2.2 Percentage of White Group between 2009 and 2017

ggplot(allTracts.group)+
  geom_sf(data = st_union(tracts09)) +
  geom_sf(aes(fill = q5(pctWhite))) +
  scale_fill_manual(values = palette5,
                    labels = qBr(allTracts.group, "pctWhite"),
                    name = "Percentage of White Group\n(Quintile Breaks)") +
  labs(title = "Percentage of White Group 2009-2017",
       subtitle = '',
       caption = 'Figure 2.2') +
  facet_wrap(c(~year,~TOD))+
  mapTheme() + 
  theme(plot.title = element_text(color = "darkred", size=15, face="bold")) 

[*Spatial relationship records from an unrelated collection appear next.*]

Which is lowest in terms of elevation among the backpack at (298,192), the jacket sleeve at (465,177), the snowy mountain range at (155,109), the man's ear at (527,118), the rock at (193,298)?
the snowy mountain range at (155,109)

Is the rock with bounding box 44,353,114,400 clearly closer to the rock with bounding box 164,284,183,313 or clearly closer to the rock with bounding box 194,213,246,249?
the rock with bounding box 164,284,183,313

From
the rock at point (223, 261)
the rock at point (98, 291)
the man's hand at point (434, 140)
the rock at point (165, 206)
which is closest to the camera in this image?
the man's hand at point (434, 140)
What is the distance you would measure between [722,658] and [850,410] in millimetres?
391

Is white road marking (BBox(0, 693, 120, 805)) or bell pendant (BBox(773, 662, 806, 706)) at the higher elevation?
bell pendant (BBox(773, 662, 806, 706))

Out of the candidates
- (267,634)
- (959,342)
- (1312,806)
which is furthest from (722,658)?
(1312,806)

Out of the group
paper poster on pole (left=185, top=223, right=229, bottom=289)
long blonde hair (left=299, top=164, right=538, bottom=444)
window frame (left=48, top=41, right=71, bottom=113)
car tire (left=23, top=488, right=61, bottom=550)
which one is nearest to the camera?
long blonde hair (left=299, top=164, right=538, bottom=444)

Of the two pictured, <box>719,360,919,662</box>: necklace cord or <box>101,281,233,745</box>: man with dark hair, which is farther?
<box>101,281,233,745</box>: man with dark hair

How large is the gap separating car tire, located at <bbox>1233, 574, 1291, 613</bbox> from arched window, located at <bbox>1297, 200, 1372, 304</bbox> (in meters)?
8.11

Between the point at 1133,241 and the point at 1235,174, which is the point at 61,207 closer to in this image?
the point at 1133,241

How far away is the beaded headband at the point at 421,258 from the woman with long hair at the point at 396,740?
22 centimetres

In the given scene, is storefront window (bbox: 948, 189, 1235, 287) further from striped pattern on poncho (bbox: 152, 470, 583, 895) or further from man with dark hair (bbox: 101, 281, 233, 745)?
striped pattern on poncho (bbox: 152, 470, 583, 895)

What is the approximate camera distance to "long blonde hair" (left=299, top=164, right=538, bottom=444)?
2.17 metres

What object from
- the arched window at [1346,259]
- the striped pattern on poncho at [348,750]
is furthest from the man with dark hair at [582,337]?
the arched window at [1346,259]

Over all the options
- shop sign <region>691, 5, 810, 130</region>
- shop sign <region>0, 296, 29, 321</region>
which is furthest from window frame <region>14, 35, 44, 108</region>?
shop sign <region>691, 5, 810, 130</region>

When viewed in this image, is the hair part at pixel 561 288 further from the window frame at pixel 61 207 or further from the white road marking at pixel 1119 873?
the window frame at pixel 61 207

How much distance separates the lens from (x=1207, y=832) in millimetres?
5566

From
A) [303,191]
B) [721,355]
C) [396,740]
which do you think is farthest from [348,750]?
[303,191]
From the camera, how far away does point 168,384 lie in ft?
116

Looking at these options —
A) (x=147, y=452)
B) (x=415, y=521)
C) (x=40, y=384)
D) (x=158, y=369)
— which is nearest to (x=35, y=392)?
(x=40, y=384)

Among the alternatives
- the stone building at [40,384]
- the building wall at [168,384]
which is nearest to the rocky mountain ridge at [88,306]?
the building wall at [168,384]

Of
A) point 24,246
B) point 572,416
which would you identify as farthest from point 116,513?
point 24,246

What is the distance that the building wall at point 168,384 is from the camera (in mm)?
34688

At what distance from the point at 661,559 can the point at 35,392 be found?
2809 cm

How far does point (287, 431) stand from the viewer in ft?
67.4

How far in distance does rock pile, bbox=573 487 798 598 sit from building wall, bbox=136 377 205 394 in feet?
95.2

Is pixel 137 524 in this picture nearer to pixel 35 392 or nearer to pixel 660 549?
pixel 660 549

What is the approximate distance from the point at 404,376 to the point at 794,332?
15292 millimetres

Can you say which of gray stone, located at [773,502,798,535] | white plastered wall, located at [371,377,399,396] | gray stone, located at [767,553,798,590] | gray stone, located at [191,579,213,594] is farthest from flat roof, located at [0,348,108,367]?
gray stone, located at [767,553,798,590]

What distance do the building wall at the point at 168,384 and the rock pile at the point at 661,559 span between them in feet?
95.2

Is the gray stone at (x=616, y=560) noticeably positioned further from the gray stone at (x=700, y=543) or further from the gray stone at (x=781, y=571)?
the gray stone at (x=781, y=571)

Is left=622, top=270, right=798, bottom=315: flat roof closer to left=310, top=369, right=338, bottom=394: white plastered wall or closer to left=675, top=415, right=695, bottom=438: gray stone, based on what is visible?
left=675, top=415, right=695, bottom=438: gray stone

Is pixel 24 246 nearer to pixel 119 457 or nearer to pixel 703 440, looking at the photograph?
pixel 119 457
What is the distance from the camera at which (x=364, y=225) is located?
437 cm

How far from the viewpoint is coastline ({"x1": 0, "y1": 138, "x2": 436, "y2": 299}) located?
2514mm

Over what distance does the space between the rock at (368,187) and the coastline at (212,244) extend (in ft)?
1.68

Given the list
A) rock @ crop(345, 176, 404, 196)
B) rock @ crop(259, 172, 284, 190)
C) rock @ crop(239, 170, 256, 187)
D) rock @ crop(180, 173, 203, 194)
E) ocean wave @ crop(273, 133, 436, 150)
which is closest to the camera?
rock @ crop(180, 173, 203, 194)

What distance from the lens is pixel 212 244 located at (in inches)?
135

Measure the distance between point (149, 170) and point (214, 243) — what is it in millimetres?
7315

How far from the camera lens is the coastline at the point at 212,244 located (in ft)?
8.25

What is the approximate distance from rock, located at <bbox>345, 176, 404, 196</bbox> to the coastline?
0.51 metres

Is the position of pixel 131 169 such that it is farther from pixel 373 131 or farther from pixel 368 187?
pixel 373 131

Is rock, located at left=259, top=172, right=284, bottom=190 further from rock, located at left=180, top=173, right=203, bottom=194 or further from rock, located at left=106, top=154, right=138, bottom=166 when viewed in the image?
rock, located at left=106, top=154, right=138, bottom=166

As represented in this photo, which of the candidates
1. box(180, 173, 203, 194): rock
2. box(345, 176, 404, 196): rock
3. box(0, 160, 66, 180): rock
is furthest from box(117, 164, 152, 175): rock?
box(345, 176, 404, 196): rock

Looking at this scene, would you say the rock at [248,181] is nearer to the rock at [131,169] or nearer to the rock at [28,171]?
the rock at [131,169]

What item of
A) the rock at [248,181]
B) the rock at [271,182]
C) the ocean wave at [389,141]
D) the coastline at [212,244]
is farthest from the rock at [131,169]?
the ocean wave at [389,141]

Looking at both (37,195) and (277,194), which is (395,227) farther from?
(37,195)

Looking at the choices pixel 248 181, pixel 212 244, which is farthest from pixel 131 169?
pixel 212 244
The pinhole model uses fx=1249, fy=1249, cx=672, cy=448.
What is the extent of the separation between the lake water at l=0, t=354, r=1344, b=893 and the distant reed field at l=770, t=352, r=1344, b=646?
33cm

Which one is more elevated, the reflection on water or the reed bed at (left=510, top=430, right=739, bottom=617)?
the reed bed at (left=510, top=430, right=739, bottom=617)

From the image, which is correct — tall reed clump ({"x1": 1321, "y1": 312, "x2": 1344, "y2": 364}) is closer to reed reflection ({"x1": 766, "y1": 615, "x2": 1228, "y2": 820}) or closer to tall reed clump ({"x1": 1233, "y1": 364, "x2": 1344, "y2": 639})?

2.3 Bachelor Degree Comparison between 2009 and 2017

ggplot(allTracts.group)+
  geom_sf(data = st_union(tracts09))+
  geom_sf(aes(fill = q5(pctBachelors))) +
  scale_fill_manual(values = palette5,
                    labels = qBr(allTracts.group, "pctBachelors"),
                    name = "Percentage of Bachelar Degree (%)\n(Quintile Breaks)") +
  labs(title = "Bachelor Degree Comparison between 2009-2017",
       subtitle = '',
       caption = 'Figure 2.3') +
  facet_wrap(c(~year,~TOD))+
  mapTheme() + 
  theme(plot.title = element_text(color = "darkred", size=15, face="bold")) 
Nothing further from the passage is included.